— Stated task 1 —
In the blog post about Wall of America, what reasons does the writer give for having trouble following Disch's work after reading his novels? Answer in one to three sentences.

Sunday, December 26, 2010

Finished: "Wall of America" by Thomas M. Disch

Finished: Wall of America by Thomas M. Disch, 2008, 9781892391827.

When Disch died in 2008 Crider posted the news online. I was surprised and disappointed to hear Disch had died. I previously read two or three of Disch's horror novels and enjoyed them. After reading this short story collection my disappointment with Disch's death is even greater. Disch did good work and I wish I could have yelled at him, "Don't do that!"

A bib of his books is in the front of this and lists his first novel as 1965. I'm not sure when I read Priest (1994) and M.D. (1992). There is a break in his output of novels from '99 to 2008 which is the time I started to follow his work. After reading the novels I sought his work but, unfortunately, his stuff was not always available through the libraries I was at. That and Disch focused on poetry on one point. I don't dig poetry.

— Stated task 2 —
Count the lines in the records that contain the string "scene", treating case as significant, and reply with the number alone.

— Dataset records —

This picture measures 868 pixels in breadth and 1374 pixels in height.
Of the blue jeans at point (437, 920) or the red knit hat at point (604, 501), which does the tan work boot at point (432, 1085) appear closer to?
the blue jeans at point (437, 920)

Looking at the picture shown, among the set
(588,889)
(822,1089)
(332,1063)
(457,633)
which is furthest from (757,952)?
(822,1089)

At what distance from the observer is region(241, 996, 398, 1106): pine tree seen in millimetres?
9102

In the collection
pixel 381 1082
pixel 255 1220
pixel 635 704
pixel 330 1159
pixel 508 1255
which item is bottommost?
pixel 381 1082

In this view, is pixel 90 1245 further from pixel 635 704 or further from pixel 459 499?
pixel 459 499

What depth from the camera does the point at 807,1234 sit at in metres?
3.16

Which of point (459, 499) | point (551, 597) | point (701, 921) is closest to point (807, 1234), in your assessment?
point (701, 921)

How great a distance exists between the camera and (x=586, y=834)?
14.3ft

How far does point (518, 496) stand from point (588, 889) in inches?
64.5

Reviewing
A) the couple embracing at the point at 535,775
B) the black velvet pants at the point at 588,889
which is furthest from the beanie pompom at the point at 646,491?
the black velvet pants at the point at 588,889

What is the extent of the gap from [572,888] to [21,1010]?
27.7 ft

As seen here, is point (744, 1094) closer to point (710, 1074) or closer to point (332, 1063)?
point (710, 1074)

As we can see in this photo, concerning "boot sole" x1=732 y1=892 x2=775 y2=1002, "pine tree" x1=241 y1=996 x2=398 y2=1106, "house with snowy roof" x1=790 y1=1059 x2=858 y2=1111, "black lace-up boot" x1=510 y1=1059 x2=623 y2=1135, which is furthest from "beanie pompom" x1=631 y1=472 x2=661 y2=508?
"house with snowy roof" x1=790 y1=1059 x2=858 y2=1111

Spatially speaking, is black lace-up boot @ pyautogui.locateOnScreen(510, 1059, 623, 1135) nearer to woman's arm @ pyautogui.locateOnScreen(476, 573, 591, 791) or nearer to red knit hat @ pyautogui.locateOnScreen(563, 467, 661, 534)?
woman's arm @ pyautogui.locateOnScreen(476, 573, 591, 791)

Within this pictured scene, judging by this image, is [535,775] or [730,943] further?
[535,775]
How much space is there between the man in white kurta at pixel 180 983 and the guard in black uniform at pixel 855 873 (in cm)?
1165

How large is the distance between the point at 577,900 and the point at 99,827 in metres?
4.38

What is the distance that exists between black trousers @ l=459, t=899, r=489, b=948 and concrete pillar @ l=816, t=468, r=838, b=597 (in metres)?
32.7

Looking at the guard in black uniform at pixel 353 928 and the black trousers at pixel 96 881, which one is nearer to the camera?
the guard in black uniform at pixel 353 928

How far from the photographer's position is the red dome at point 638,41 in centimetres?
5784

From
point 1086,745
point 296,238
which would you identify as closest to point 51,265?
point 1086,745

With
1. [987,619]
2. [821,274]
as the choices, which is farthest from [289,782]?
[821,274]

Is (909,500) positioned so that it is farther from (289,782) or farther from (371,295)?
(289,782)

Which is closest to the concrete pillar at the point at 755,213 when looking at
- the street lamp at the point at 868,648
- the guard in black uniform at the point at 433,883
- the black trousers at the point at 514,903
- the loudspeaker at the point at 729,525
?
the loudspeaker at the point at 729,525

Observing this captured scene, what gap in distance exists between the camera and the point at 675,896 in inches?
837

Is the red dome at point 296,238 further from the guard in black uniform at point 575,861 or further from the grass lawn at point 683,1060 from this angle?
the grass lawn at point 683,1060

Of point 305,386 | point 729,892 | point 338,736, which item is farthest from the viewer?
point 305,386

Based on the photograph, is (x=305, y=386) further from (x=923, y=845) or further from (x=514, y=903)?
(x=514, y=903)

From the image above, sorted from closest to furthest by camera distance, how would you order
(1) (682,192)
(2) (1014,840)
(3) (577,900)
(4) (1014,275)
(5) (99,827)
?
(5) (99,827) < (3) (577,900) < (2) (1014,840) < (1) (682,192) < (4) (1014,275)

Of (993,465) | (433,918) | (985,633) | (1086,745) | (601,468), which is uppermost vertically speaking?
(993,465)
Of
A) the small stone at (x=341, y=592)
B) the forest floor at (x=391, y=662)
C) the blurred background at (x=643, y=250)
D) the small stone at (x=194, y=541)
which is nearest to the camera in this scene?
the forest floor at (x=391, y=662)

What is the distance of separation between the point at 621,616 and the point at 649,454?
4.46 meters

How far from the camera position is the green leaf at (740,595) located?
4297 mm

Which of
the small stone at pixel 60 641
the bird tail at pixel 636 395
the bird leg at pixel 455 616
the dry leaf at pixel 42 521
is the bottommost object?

— Worked answer 1 —
Disch's work was not always available through the libraries the writer used. Disch also focused on poetry at one point, and the writer doesn't dig poetry.

— Worked answer 2 —
3